## Text provided:
────────

Thank you for posting this. FYI, I live in AZ too.
So happy you loved this recipe, Melissa! Cheesecake with homemade gingersnap crust would taste amazing! Thanks so much for the comment 🙂
Hi! Can I use molasses powder for this recipe?
Hi Mairah! I’m not sure, we haven’t tried that! Please let us know how it goes if you give it a try 🙂
We love ginger snaps, gingerbread etc. I use a few different recipes but now, this is my go to. Perfect
Wonderful! So happy to hear you loved this recipe, Claire! Thanks for sharing 🙂
I made these because I couldn’t find ginger snaps at the store and I needed them for pumpkin pie crust. They were a SNAP to make. I decreased the molasses to 1/4 cup. Next time I would double the ginger. Delish!
So happy they worked perfectly for you! Homemade gingersnaps in a pumpkin pie would be incredible, enjoy!

────────

## Prompt 1:
Quote the gingersnap recipe comments word for word, in full.

────────

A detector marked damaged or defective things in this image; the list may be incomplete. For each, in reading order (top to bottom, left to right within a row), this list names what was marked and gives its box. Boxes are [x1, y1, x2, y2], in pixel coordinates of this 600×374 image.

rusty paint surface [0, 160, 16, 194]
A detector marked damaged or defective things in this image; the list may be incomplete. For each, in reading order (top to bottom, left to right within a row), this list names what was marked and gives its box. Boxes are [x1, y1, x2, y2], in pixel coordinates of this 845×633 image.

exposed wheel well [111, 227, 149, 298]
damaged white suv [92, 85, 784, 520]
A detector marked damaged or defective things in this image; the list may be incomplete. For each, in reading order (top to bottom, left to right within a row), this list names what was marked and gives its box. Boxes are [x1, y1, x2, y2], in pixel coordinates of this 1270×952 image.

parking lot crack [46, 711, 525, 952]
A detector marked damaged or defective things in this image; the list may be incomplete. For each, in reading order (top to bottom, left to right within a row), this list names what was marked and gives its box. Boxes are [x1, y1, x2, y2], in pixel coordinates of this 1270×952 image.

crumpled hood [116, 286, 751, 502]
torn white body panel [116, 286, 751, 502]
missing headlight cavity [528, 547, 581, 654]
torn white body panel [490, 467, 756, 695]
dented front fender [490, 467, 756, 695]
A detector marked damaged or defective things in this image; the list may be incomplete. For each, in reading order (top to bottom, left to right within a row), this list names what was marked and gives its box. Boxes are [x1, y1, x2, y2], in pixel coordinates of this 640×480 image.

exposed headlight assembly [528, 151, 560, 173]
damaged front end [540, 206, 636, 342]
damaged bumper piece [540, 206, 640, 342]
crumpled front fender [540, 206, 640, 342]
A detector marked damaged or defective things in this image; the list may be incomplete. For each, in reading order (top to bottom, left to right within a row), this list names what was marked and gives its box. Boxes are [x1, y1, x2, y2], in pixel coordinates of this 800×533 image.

────────

## Prompt 2:
Print the lines of the listing from the line with "this 845×633 image." to the line with "damaged white suv [92, 85, 784, 520]", both included, and nothing else.

## Answer 1:
Thank you for posting this. FYI, I live in AZ too.
So happy you loved this recipe, Melissa! Cheesecake with homemade gingersnap crust would taste amazing! Thanks so much for the comment 🙂
Hi! Can I use molasses powder for this recipe?
Hi Mairah! I’m not sure, we haven’t tried that! Please let us know how it goes if you give it a try 🙂
We love ginger snaps, gingerbread etc. I use a few different recipes but now, this is my go to. Perfect
Wonderful! So happy to hear you loved this recipe, Claire! Thanks for sharing 🙂
I made these because I couldn’t find ginger snaps at the store and I needed them for pumpkin pie crust. They were a SNAP to make. I decreased the molasses to 1/4 cup. Next time I would double the ginger. Delish!
So happy they worked perfectly for you! Homemade gingersnaps in a pumpkin pie would be incredible, enjoy!

## Answer 2:
A detector marked damaged or defective things in this image; the list may be incomplete. For each, in reading order (top to bottom, left to right within a row), this list names what was marked and gives its box. Boxes are [x1, y1, x2, y2], in pixel coordinates of this 845×633 image.

exposed wheel well [111, 227, 149, 298]
damaged white suv [92, 85, 784, 520]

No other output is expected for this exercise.